Using LeafReader only for first segment
SOLR4189 opened this issue · 4 comments
Hi,
I try to use LUWAK like UpdateProcessor in SOLR. I noticed that LUWAK matches X first documents only (for example, from DocumentBatch with 3000 docs it matched 163 docs only). I debugged LUWAK code, and noticed that the problem in the next code:
private static class MultiDocumentBatch extends DocumentBatch {
. . .
private LeafReader build(IndexWriter writer) throws IOException {
. . .
writer.forceMerge(1);
LeafReader reader = DirectoryReader.open(directory).leaves().get(0).reader();
I changed this code to:
LeafReader reader = SlowCompositeReaderWrapper.wrap(DirectoryReader.open(directory))
and it works for all docs in batch (but very slowly)
Was someone faced with this problem? Maybe do you have another solution for this problem?
I don't use MultiDocumentBatch but did you try adding a writer.commit() after writer.forceMerge(1)?

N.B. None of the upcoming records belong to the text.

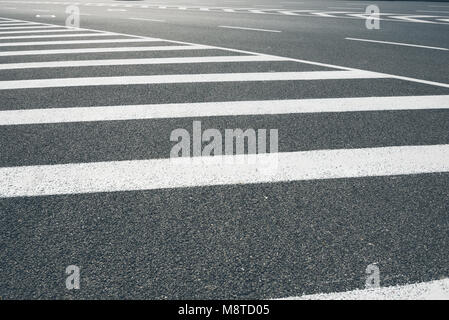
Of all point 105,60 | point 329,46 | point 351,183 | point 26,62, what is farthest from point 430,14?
point 351,183

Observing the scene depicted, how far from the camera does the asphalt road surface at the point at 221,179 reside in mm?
2320

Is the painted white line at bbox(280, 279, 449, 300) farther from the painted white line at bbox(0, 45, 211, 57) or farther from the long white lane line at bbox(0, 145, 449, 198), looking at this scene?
the painted white line at bbox(0, 45, 211, 57)

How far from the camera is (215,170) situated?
3518mm

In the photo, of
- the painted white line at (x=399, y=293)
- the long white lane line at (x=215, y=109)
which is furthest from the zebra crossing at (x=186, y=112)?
the painted white line at (x=399, y=293)

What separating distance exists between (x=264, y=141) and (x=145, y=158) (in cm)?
102

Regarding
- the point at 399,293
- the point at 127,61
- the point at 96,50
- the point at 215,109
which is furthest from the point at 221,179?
the point at 96,50

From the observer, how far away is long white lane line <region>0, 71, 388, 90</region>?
602cm

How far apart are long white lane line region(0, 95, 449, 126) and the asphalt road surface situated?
2 centimetres

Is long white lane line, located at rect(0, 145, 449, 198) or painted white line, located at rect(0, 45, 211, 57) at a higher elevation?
painted white line, located at rect(0, 45, 211, 57)

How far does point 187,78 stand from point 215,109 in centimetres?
153

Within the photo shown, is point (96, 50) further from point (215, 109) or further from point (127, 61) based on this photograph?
point (215, 109)

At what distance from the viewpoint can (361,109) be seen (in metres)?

You are right. Now it works. So it is bug in LUWAK-1.5 that I use.
This is interesting, because as I understand it, forceMerge
should only return after the new segments are committed. I also can't reproduce this in a test - creating a batch of 10000 identical docs and then running a query over them returns all 10000 in the batched result. Do you think you could post a reproducible test case so that I can work out what's going on?
I can't publish my code, but I'll try to explain how I use LUWAK. I wrapped LUWAK into SOLR UpdateProcessor:
-
In function processAdd (this function will be called for each document in bulk) each SolrInputDocument I convert to LuceneDocuments and add the result to list of LuceneDocuments.
-
In function finish (this function will be called one time in the end of bulk) I build LUWAK DocumentBatch from the list of LuceneDocuments and pass it to match function of LUWAK monitor and results of function I write to file in format <docId,queryId>
So when does the bug happen? When I build LUWAK DocumentBatch. I debugged this code and saw that DirectoryReader.open(directory).leaves().get(0).reader() got only 163 documents from batch and another docs of batch were in DirectoryReader.open(directory).leaves().get(1).reader(), i.e. writer.force(1) didn't merge segments.
I don't know why you can't reproduce this in a test - maybe the issue is size of document? I have 3000 docs in batch, 5-15 KB each doc.
P. S. The solution of mjustice3 is good for me.